-- Start --

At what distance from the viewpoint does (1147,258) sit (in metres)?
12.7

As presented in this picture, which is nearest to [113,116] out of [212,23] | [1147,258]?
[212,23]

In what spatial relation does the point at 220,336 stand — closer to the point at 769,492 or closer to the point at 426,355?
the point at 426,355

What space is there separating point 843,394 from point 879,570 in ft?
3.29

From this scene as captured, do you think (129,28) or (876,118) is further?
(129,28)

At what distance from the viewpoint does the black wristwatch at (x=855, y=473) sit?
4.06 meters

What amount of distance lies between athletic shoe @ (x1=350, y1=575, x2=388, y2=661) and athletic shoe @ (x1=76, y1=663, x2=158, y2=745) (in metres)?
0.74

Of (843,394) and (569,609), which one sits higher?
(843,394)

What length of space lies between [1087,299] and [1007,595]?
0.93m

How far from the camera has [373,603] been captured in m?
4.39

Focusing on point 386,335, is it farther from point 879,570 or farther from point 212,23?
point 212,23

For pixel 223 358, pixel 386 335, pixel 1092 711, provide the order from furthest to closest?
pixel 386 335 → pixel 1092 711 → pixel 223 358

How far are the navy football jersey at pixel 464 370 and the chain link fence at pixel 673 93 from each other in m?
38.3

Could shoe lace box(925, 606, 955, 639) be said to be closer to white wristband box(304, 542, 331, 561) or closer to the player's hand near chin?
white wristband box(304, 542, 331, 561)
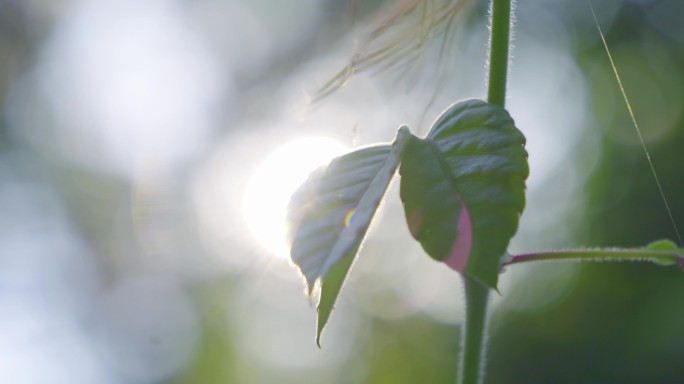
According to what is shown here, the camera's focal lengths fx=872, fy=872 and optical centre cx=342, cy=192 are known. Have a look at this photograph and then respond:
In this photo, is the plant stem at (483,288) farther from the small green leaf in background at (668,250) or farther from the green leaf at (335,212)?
the small green leaf in background at (668,250)

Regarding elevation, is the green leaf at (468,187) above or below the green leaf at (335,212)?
→ above

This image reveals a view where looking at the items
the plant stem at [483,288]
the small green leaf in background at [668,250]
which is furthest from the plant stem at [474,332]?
the small green leaf in background at [668,250]

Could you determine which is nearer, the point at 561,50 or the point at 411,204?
the point at 411,204

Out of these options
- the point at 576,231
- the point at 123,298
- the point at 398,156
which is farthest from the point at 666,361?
the point at 123,298

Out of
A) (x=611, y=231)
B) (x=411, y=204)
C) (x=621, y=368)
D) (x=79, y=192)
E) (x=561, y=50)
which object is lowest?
(x=79, y=192)

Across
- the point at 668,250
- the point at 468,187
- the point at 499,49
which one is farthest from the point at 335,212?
the point at 668,250

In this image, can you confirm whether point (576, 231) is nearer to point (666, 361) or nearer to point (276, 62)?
point (666, 361)
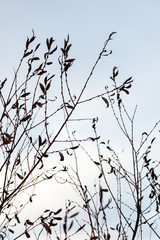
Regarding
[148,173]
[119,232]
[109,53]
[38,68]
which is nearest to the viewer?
[38,68]

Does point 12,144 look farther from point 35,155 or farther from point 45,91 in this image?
point 45,91

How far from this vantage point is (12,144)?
277 centimetres

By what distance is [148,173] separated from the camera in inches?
161

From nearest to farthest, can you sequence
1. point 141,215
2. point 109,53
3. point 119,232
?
1. point 109,53
2. point 119,232
3. point 141,215

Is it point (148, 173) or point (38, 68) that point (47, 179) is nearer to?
point (38, 68)

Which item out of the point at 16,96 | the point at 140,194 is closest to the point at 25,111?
the point at 16,96

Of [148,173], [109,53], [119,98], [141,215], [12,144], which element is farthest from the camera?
[119,98]

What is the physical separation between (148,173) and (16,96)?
196 centimetres

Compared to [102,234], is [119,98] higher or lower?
higher

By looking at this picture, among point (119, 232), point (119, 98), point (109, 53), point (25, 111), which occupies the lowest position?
point (119, 232)

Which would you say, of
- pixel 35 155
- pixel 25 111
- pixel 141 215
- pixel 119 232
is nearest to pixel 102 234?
pixel 119 232

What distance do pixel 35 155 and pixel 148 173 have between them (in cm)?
177

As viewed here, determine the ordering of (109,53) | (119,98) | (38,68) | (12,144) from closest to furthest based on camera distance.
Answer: (12,144) < (38,68) < (109,53) < (119,98)

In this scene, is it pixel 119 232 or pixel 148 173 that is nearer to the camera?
pixel 119 232
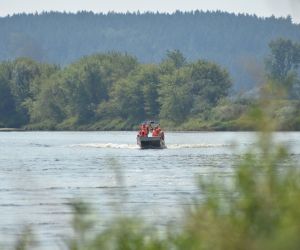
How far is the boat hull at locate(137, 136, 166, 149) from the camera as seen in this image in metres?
64.8

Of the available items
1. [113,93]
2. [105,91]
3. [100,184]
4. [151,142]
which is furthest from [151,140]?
[105,91]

-- End --

## TASK STATEMENT
Write out again, exactly, each line from the one containing "Of [148,173], [109,53], [119,98], [141,215], [12,144], which" through the last line of the entries, and omit every picture.

## EXERCISE SOLUTION
Of [148,173], [109,53], [119,98], [141,215], [12,144], which element is farthest from the camera?
[119,98]

What is the physical separation between (148,173) and (16,96)?
196 centimetres

Compared to [102,234], is [119,98] higher or lower?
higher

By looking at this picture, among point (119, 232), point (119, 98), point (109, 53), point (25, 111), which occupies the lowest position?
point (119, 232)

Which would you say, of
- pixel 35 155
- pixel 25 111
- pixel 141 215
- pixel 119 232
is nearest to pixel 102 234?
pixel 119 232

What distance do pixel 35 155 and pixel 148 173 have between them (in cm)?
177

As viewed here, determine the ordering of (109,53) | (119,98) | (38,68) | (12,144) from closest to furthest based on camera distance.
Answer: (12,144) < (38,68) < (109,53) < (119,98)

In this scene, is it pixel 119 232 or pixel 148 173 that is nearer to the camera?
pixel 119 232
How far is the boat hull at locate(137, 136, 166, 149) from the camera as seen in this image in metres?
64.8

Of the available items
1. [113,93]
2. [105,91]
3. [100,184]
4. [151,142]
which is furthest from [151,140]?
[105,91]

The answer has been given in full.